Private Capital Fundraising

Unlisted Natural Resources Fundraising Rises in Q3 2016

Fifteen unlisted natural resources funds reached a final close in the third quarter of 2016, securing a combined $25bn in investor commitments. This represents a marked uptick from the $12bn and $6.1bn raised by funds closed in Q1 and Q2 respectively, and approaches the record quarterly fundraising total of $26bn seen in Q3 2015. Fundraising in the quarter was dominated by Brookfield Infrastructure Fund III, which closed on $14bn in July. Although the fund is not focused purely on natural resources, it is expected to commit significant amounts of capital to energy-related investments.

Aside from this fund, however, fundraising in Q3 remained similar to the levels seen the previous quarter. Without it, five North America-focused funds raised an aggregate $7.7bn, while four Europe-focused funds raised just $2.2bn. A single Asia-focused fund raised $0.2bn, while three funds focused on the rest of the world secured $0.8bn. This is some way off the record rate of fundraising seen in 2015; natural resources funds have raised a combined $44bn in 2016 YTD, compared with $64bn in the first three quarters of 2015.
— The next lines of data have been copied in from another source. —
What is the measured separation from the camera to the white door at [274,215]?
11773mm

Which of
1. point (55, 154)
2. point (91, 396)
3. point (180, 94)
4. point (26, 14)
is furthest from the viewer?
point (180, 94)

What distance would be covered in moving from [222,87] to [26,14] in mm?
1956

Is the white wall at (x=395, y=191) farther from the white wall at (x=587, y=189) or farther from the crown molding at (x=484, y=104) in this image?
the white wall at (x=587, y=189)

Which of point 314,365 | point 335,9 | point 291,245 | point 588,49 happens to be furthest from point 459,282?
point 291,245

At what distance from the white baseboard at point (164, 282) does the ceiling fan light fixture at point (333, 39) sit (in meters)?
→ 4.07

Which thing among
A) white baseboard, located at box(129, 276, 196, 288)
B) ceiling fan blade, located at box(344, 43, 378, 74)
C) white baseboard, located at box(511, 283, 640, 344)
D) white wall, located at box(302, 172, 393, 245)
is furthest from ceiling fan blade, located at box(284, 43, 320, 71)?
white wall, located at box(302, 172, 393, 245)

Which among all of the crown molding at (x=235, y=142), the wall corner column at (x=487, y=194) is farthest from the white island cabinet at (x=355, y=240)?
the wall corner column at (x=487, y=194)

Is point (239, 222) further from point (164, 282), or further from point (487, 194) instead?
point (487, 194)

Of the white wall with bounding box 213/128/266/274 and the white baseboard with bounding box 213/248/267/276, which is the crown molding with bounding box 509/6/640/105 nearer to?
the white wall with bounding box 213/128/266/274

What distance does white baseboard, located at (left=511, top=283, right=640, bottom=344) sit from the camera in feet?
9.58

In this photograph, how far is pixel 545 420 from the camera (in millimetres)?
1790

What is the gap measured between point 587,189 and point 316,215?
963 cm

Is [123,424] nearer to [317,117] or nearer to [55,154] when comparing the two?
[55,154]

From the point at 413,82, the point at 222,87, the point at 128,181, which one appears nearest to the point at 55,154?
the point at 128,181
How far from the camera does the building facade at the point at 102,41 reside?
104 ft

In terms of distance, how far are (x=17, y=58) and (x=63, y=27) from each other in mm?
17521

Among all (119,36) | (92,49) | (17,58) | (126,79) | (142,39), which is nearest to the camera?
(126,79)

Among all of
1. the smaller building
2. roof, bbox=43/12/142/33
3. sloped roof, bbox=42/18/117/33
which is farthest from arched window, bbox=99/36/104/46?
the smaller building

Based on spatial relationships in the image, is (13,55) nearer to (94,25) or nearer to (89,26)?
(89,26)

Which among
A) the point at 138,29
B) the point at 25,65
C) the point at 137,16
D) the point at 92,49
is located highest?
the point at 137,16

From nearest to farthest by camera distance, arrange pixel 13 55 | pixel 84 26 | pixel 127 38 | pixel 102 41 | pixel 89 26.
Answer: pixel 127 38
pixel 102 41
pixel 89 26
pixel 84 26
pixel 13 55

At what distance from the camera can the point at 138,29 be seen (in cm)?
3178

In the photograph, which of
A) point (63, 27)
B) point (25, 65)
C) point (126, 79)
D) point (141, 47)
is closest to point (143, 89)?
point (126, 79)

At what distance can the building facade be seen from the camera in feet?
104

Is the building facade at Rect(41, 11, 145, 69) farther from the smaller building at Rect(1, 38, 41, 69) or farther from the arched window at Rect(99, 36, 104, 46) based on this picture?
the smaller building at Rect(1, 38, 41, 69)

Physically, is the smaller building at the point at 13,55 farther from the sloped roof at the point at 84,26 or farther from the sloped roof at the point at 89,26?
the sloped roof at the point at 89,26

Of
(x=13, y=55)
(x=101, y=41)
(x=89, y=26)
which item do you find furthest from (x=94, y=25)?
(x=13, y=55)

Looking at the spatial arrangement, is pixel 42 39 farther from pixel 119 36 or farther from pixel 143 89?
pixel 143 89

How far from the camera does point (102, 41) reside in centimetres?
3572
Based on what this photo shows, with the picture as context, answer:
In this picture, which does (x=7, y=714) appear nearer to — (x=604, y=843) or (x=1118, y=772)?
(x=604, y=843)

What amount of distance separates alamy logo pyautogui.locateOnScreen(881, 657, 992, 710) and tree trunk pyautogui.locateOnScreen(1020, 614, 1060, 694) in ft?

  • Fundraising by Strategy: Fundraising through the quarter was again dominated by energy-focused funds, with 12 funds raising a combined $24bn. Two agriculture-focused funds secured $0.7bn, while no metals & mining-, timber- or water-focused funds closed.
  • Time on the Road: Natural resources funds are tending to spend longer fundraising before holding a final close. Funds closed so far in 2016 spent an average of 22 months in market, compared with 16 months for funds closed in 2011.
  • Funds in Market: There are currently 264 natural resources funds seeking a total of $121bn in capital from investors. The largest of these is Global Infrastructure Partners III, which has a target size of $12.5bn, and is expected to allocate some capital to energy assets.
“Natural resources fundraising in 2016 has been a long way from the record activity seen in 2015. Although Q3 marked the highest quarterly fundraising total in the past year, this figure is dominated almost entirely by a single fund which, although it is not a pure natural resources fund, is expected to commit a significant amount of capital to energy projects. It is possible that funds of this size are making it difficult for managers to secure commitments. Despite energy-focused funds having always been the largest part of the industry, it is still of note that there has been such little activity in other sectors. A protracted period of losses and uncertainty for the mining industry at large has seen interest withdraw, and although agriculture is the second largest sector in the industry, very few funds focused on such investments are currently being raised.”